O filme, por sua vez, transpira um enorme carinho pelas figuras excluídas, lançando-lhes um olhar doce e gentil, dando-lhes um protagonismo que a cidade raramente lhes oferece. A ação se passa numa Noite de Natal, um momento que de união, no qual três pessoas improvavelmente se encontram diante de um acontecimento bárbaro.
Glória (Verónica Valenttino), mulher trans; Bia (Carolina Casta), jovem da classe média paulistana; e Kakule (Guylain Mukendi), imigrante africano, testemunham um assassinato num bar. Eles não se conhecem, mas a indignação mútua os une diante da impunidade, e prometem fazer justiça.

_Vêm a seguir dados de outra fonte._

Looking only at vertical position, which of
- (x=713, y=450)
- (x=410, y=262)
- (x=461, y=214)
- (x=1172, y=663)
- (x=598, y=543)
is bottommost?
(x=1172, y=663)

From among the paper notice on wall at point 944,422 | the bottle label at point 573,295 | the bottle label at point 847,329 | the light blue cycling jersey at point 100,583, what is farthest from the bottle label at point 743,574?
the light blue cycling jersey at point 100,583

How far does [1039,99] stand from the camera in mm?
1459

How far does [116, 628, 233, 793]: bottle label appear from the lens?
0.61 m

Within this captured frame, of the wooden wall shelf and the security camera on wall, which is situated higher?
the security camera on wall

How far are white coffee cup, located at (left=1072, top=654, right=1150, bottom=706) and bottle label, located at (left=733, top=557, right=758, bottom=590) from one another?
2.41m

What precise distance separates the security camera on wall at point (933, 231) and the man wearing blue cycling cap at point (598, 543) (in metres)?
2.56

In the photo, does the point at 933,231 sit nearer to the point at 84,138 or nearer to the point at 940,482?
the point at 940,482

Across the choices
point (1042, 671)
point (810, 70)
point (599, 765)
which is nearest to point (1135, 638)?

A partir desse mote, o roteiro, assinado por Bettim, é uma longa jornada noite adentro, com momentos de profunda beleza visual e conteúdo humanista. Um deles é uma bela missa realizada pelo Padre Julio Lancelotti, conhecido por sua atuação junto às minorias. A cena é visualmente profunda mas é seu conteúdo, no comovente discurso do religioso, que lhe acrescenta ainda mais força.
Ao contrário da urgência marcante de São Paulo, a narrativa se dá num tempo próprio, recusando-se a se rebaixar à filosofia do dinheiro que nunca dorme. Com um quê assumidamente teatral, é um filme de resistência e sobre resistência.
Remetendo ao cinema dos anos de 1980, com sua estética neon, A cidade dos abismos é, ao mesmo tempo, homenagem e nostalgia por um momento de mais ingenuidade e esperança, e menos cinismo. Talvez nesse olhar para o passado esteja uma busca para acalentar o presente. Tudo isso, no entanto, se dá altamente filtrado pela e para a sensibilidade do presente, em seus debates sobre identidades e violência.